Aside from the State Department, agencies like the departments of Commerce and Agriculture also lack crucial appointed officials, said Max Stier, CEO of the Partnership for Public Service. The departments of Labor and Education, as well as the Environmental Protection Agency, are among the agencies that have seen the smallest proportion of Trump appointees confirmed to key jobs.

The White House did not immediately respond to a request for comment.

Qualified acting officials have served in many of the positions Trump has failed to fill, Stier said. But he likened them to substitute teachers, who lack all the tools to do their jobs effectively.

In addition, many of those officials just lost even more authority to carry out their jobs after Trump passed a key legal deadline.

Anne O'Connell, a law professor at the University of California, Berkeley, who has studied the presidential appointment process, expects confirmations for Trump administration jobs to pick up.
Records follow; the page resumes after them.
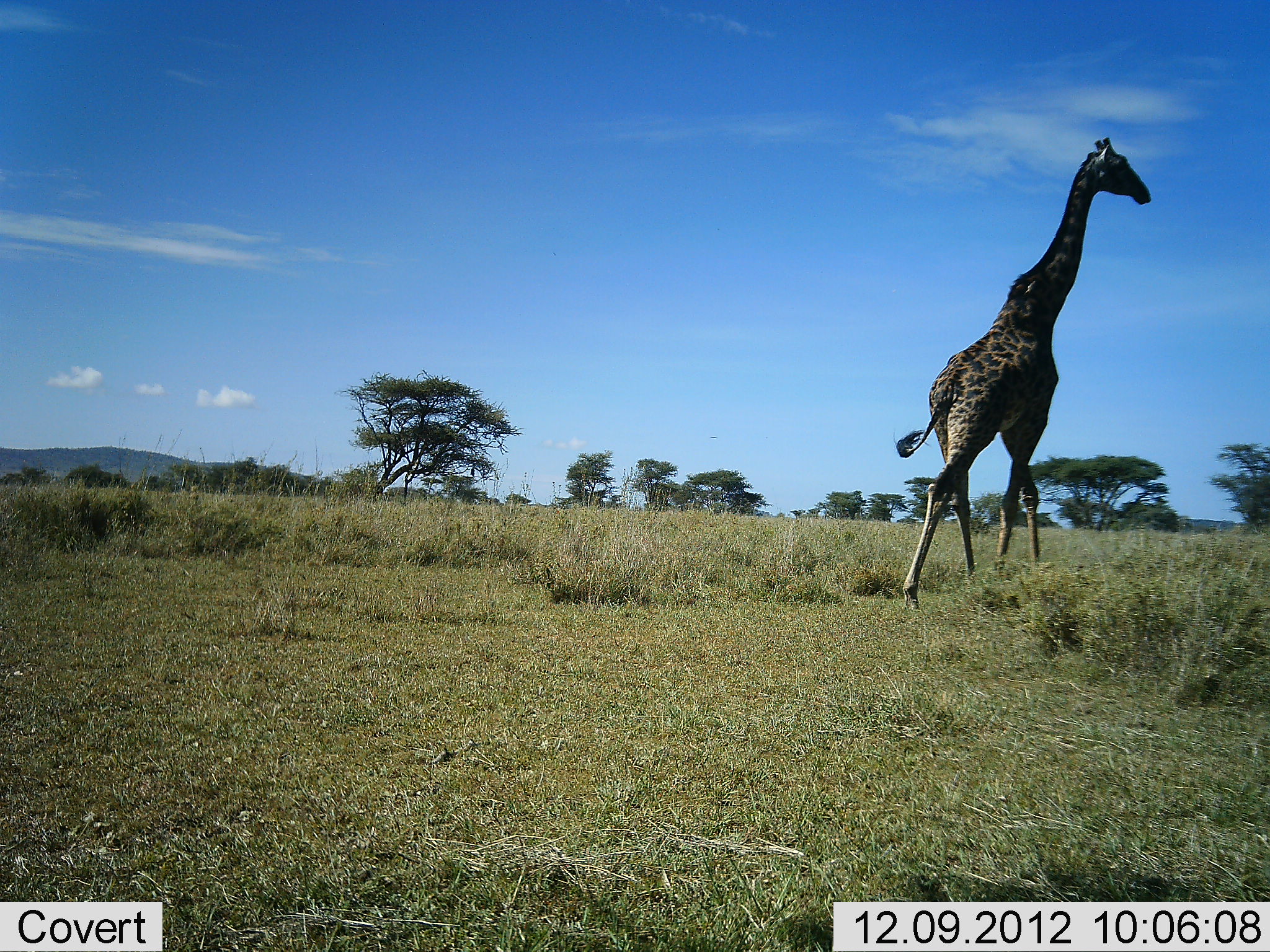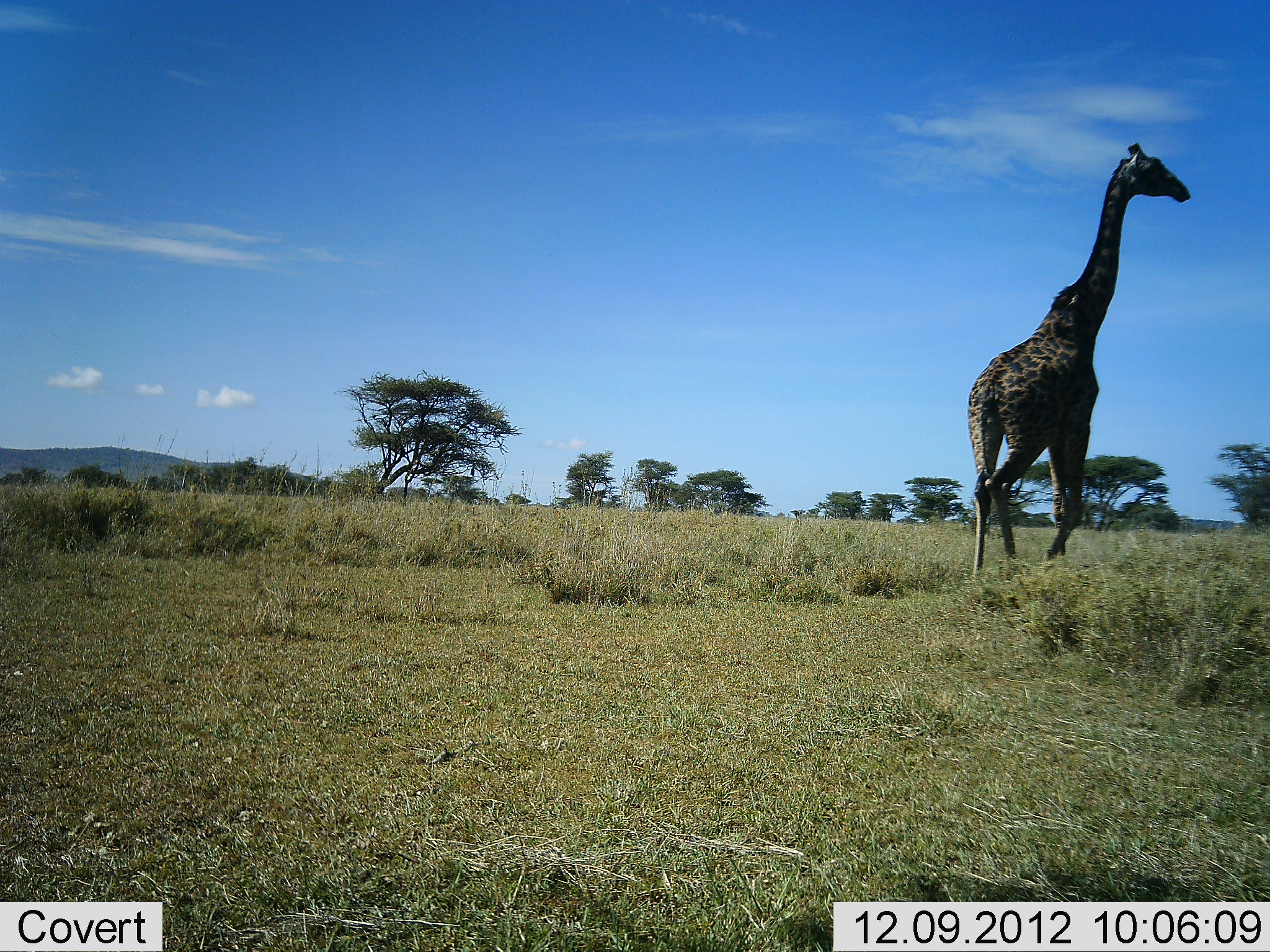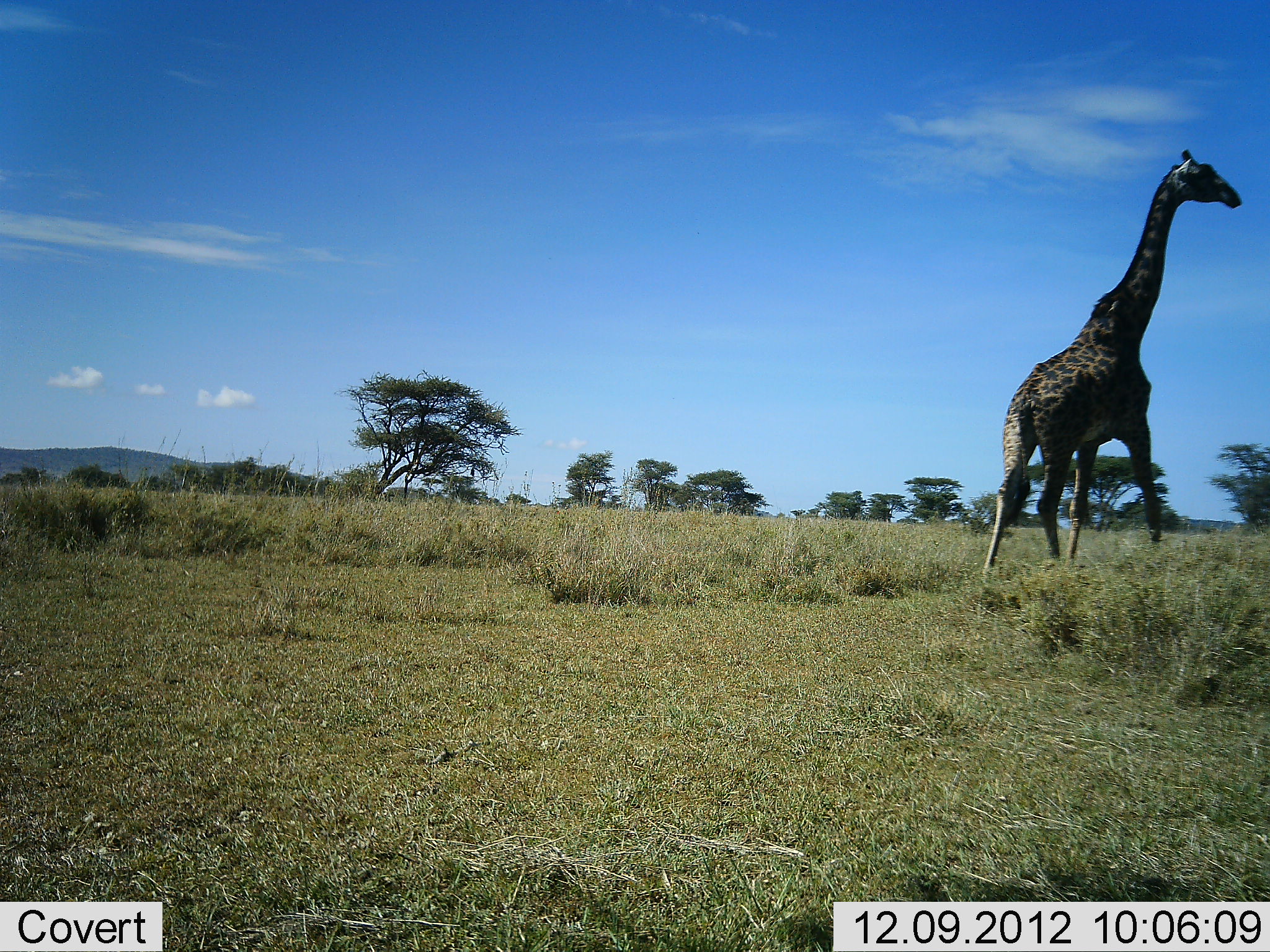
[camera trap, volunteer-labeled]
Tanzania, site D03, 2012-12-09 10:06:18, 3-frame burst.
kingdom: Animalia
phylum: Chordata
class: Mammalia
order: Artiodactyla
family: Giraffidae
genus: Giraffa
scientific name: Giraffa camelopardalis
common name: giraffe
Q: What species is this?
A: Giraffe (Giraffa camelopardalis).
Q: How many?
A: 1.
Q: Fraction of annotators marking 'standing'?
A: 3%.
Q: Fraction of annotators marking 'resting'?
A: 0%.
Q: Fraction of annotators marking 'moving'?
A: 100%.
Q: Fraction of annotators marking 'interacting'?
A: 0%.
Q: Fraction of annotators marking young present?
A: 0%.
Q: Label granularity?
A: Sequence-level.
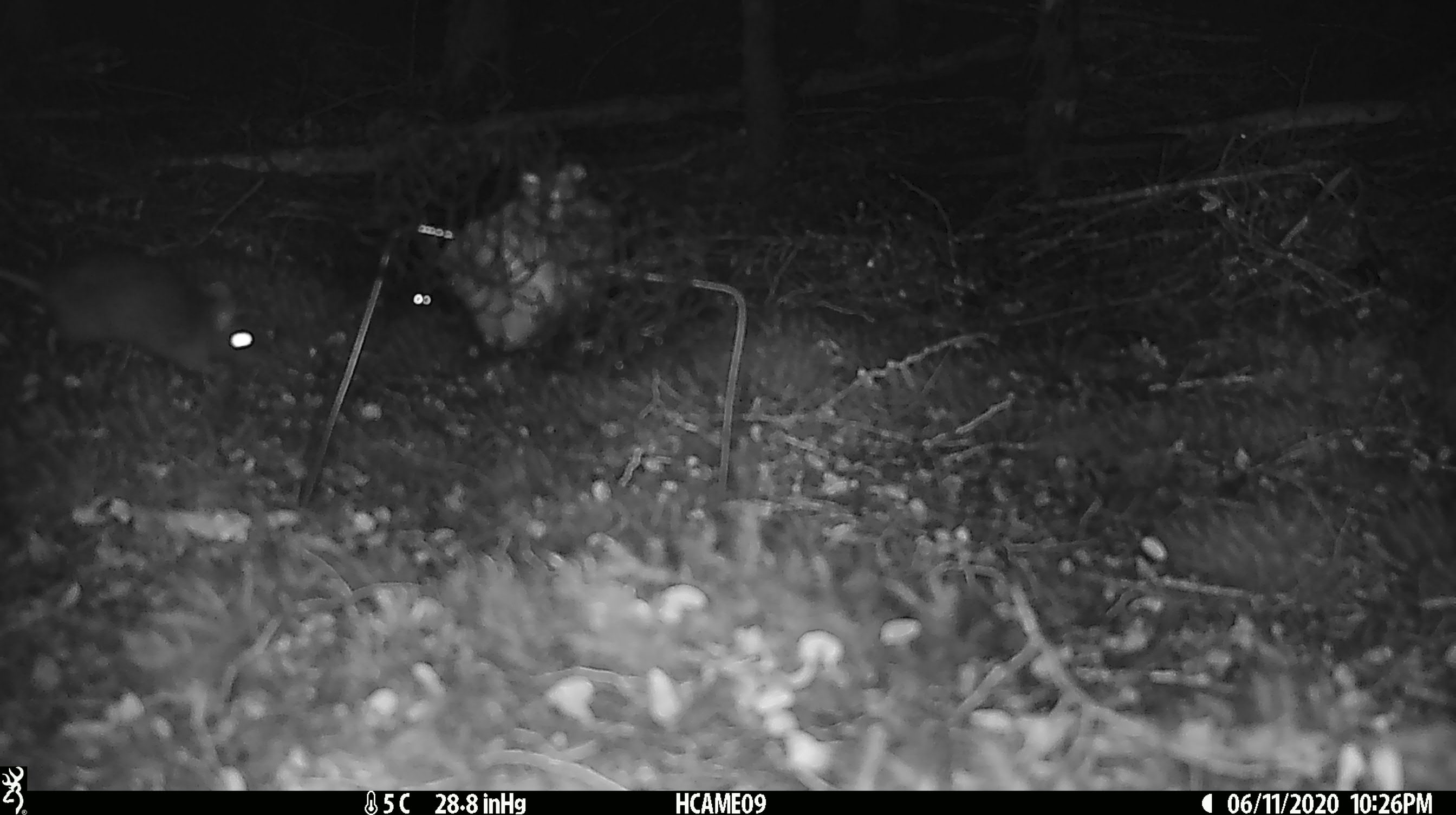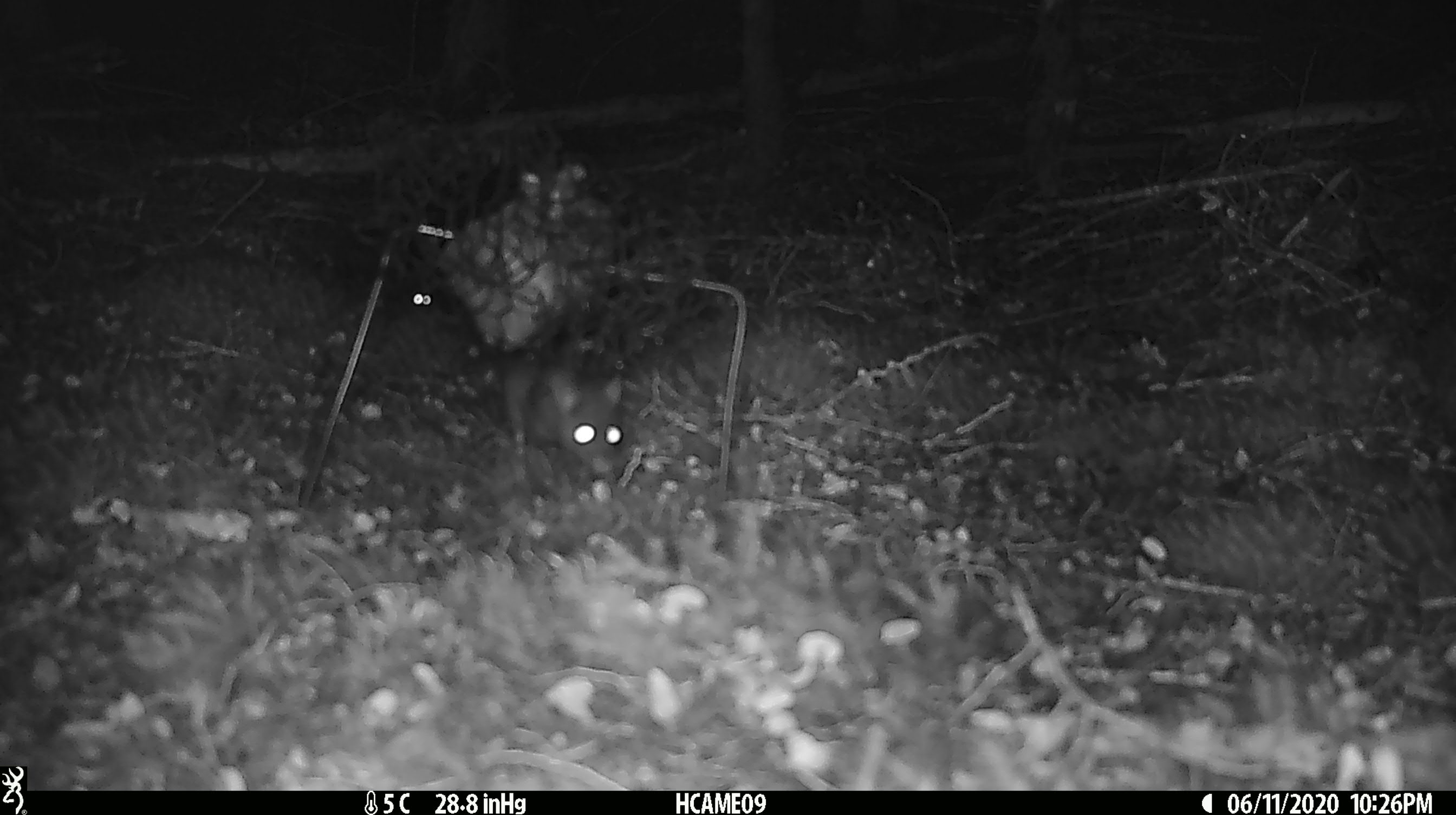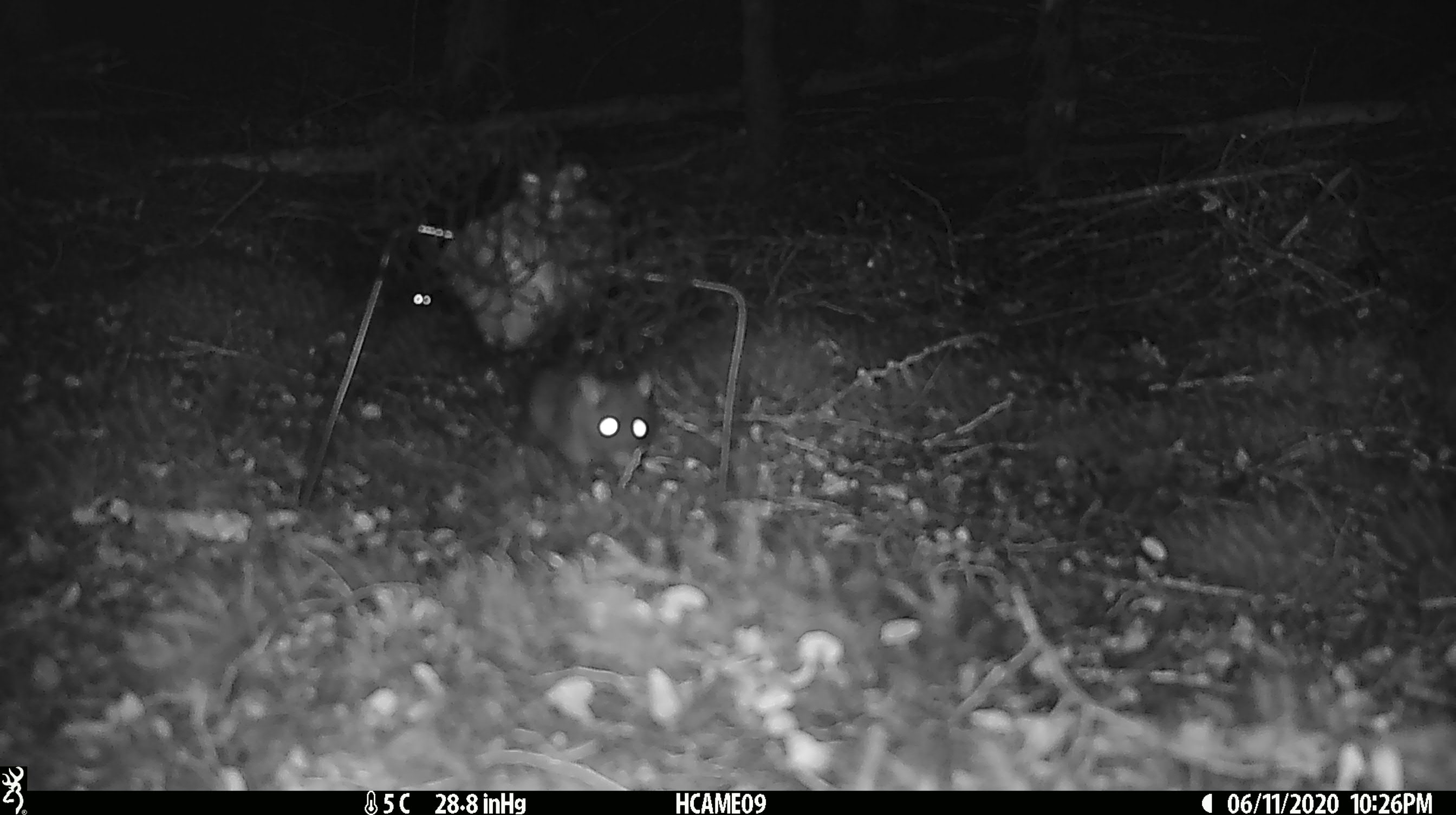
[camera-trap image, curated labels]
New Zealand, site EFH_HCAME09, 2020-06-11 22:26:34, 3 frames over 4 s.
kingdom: Animalia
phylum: Chordata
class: Mammalia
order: Rodentia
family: Muridae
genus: Rattus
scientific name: Rattus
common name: rat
She notes that the Senate had received 529 overall Trump nominations as of Nov. 17, including judicial appointments. At the same point in his presidency, President Barack Obama had sent 601 overall nominations.

She believes Trump will see a "big bump" in confirmations before the end of his first year in office in January. Republicans control 52 Senate seats and nominees only need a majority vote for confirmation.

While Trump has pledged not to fill many jobs in the government, O'Connell expects him to appoint officials in key agencies "if the White House cares about agencies carrying out its policy preferences."